Even with the specter of higher interest rates on the horizon, investors can't get enough of bonds. And we all know that the Wall Street types can follow the money better than anyone else. That means we're likely to see a slew of new bond funds and new bond products being brought to market in the coming months. In fact, according to Morningstar data, 16 fixed-income funds have been launched this year, compared to 14 stock funds. That may not seem like a huge difference, but compare that to last year, when 179 new stock funds and only 72 bond funds were born.
Ignore the fad
I'm pretty confident that we'll see a whole slew of new bond products on the market in 2010, in response to overwhelming investor demand. However, this is one trend that investors can safely ignore, on both a small and a larger scale. First of all, existing bond funds and ETFs are more than sufficient to meet investor needs. The purpose of having an allocation to bonds is to reduce volatility and protect capital over the long-run. You can do that with a broad-market, low-cost exchange-traded fund like Vanguard Total Bond Market ETF (NYSE: BND ) or iShares Barclays Aggregate Bond Fund (NYSE: AGG ) .
There are scores of other funds that focus on various segments of the bond market if you need more specialized exposure. Odds are good that many of the funds that will hit the market in the near future will be more exotic fare, boasting investment strategies that investors don't really need at prices that investors really shouldn't pay.
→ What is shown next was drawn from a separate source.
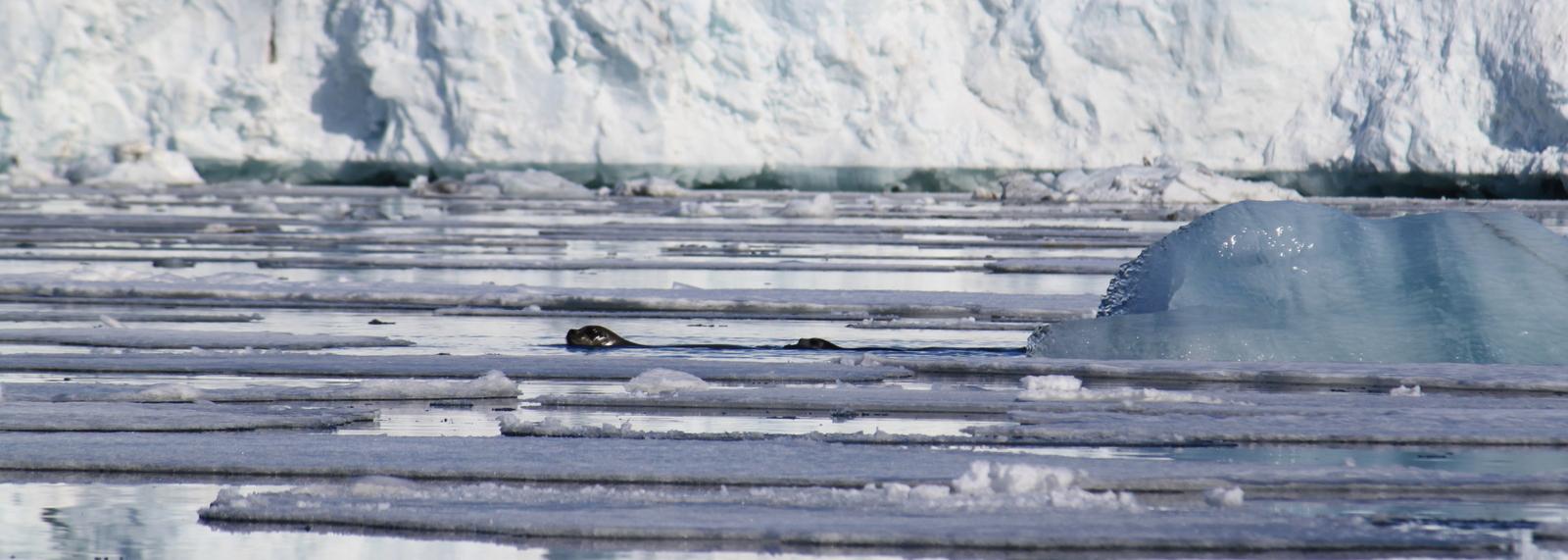 Hornsund, Bearded Seal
More importantly, if you've been loading up on bonds out of fear that the market may take another tumble, be aware that you're feeding into the performance-chasing mentality that has tripped investors up in the past. The damage has already been done to the stock market, and the recovery period has begun. It's human nature to want to run for the hills when things are looking bleak. But by fleeing the stock market after the fall, all you've done is lock in your losses and taken yourself out of the game for any near-term future gains. The truth is that the bullish bond market cycle is at an end. If you want to get your portfolio back on track, stocks offer the greatest growth potential in the coming decade.
Stocking up on the best
All investors, even those with 30 or more years until retirement, should have at least some fixed-income exposure in their portfolio to help smooth out bumps in the market's road. But stocks should still make up the biggest part of your allocation for almost all investors. If you're anxious about dipping your toes back into the equity waters, consider picking up a low-cost, well-diversified ETF as a starting point. Some good choices include Vanguard Total Stock Market ETF (NYSE: VTI ) , iShares S&P 500 Index (NYSE: IVV ) , and the SPDR S&P 500 ETF (NYSE: SPY ) .
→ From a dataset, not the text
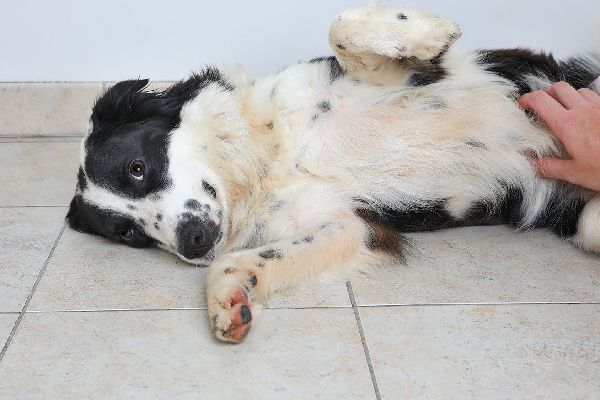 Get The Facts About Bowel Obstruction In Dogs Diabetic Dog Pet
So far in this market rally, lower-quality stocks and higher-risk asset classes like emerging markets and small-cap stocks have taken center stage. However, don't count on that trend continuing for too much longer. Investors should still maintain their long-term exposure to small-caps and emerging stocks. Just don't be lured by hot returns and load up on these areas to make up lost ground. Domestic large-caps should still form the backbone of your portfolio. I'm guessing this corner of the market will shift back into a leadership position in the next stage of the market recovery, so make sure you've got adequate coverage here.
Likewise, dividend-paying stocks haven't exactly been an investor favorite as of late, but if economic growth proves elusive in the future, your portfolio will be glad for that extra shot of dividend income. Chevron (NYSE: CVX ) and Johnson & Johnson (NYSE: JNJ ) are both decent blue chips with reasonable valuations and yields in excess of 3%. It can't hurt to make sure you've got some strong dividend payers sprinkled among your large-cap holdings.
I'm betting that investors will eventually forget their fear of stocks and move slowly back into the market in the coming quarters. However, by letting their emotions get the better of them, they will have missed out on almost all of the immediate post-recession rebound. Bonds surely have a place in everyone's portfolio, but stocks will likely be the superstars of the next decade, so make sure you're not hiding on the sidelines while the market passes you by.